Text provided:
7. Shareholders may notify the Company of granting or revoking a power of proxy to participate in the General Meeting in electronic form via the Company’s website at http://www.orlen.pl (the investor relations/general meetings tab) or by sending an email to [email protected]. These channels of communication can also be used to submit proxy documents as well as proxy cancellation documents. Along with the notification of appointment of proxy in electronic form, the shareholder must send in the text of the proxy document. The Shareholder shall provide the Company with documents confirming the authorisation of the proxies and of further proxies (sequence of proxies). Where a proxy is appointed by a legal person or an organisation referred to in Art. 331 of the Civil Code, the shareholder (as the principal) shall also send in a scanned official copy of the shareholder’s entry in the relevant register. Where a proxy is a legal person or an organisation referred to in Art. 331 of the Civil Code, the shareholder as the principal shall also send in a scanned official copy of the proxy's entry in the relevant register. Any documents sent in via electronic channels of communication should be translated into Polish by a sworn translator. Submission of apostilled documents via such channels is also permissible. Together with a proxy notice the shareholder shall send an e-mail address through which the Company will be able to communicate with the shareholder and the proxy and to verify the delivered documents and to identify persons. All documents referred to in this paragraph shall be sent in using electronic means of communication. Provisions of this paragraph do not release the proxy from the obligation to present the documents based on which his/her/its identity can be established, as specified in this paragraph, at the time of drawing up the list of eligible participants of the General Meeting.
The above rules concerning identification of the principal will apply accordingly to notices of revoking proxy appointments. Any notice of proxy appointment or of revoking proxy appointment which does not satisfy the requirements specified above will have no legal effect with respect to the Company.
The Company may take steps to establish the identity of a shareholder and of the shareholder's proxy to verify their rights exercised by means of electronic communication.

Lines of data:
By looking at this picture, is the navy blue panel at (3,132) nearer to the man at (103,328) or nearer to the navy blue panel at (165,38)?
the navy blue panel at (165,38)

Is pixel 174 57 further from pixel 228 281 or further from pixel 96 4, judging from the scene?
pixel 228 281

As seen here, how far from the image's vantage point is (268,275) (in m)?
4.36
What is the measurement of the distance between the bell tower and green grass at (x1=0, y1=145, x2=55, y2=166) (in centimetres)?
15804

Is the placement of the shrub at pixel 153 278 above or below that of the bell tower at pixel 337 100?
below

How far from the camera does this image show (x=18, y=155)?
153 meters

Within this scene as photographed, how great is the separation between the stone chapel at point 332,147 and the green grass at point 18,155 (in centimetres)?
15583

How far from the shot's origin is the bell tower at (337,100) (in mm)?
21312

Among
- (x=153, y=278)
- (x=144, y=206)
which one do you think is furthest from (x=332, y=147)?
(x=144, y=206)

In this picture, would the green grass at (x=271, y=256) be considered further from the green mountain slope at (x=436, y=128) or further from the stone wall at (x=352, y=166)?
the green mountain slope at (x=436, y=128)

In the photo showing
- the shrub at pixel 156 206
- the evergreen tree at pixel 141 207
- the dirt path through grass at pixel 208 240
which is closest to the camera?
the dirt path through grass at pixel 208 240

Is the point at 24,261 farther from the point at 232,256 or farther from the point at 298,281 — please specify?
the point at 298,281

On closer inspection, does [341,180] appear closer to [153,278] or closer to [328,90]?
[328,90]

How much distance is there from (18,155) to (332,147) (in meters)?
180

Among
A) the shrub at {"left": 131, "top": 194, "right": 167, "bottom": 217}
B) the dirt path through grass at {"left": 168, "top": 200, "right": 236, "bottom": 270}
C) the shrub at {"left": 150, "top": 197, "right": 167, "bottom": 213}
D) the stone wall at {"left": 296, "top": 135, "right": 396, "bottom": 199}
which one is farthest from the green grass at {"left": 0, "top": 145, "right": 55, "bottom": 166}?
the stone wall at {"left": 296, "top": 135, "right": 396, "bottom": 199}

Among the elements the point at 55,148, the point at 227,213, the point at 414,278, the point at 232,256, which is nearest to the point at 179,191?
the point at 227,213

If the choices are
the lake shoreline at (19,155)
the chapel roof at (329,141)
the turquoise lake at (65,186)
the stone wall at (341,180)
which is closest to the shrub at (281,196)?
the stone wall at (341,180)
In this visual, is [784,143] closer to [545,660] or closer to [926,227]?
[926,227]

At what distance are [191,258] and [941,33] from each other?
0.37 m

Instruction: Please reproduce, word for word, the part of the proxy text above that opens with the words containing "The Company may" and closes with "of electronic communication.".

Output for this exercise:
The Company may take steps to establish the identity of a shareholder and of the shareholder's proxy to verify their rights exercised by means of electronic communication.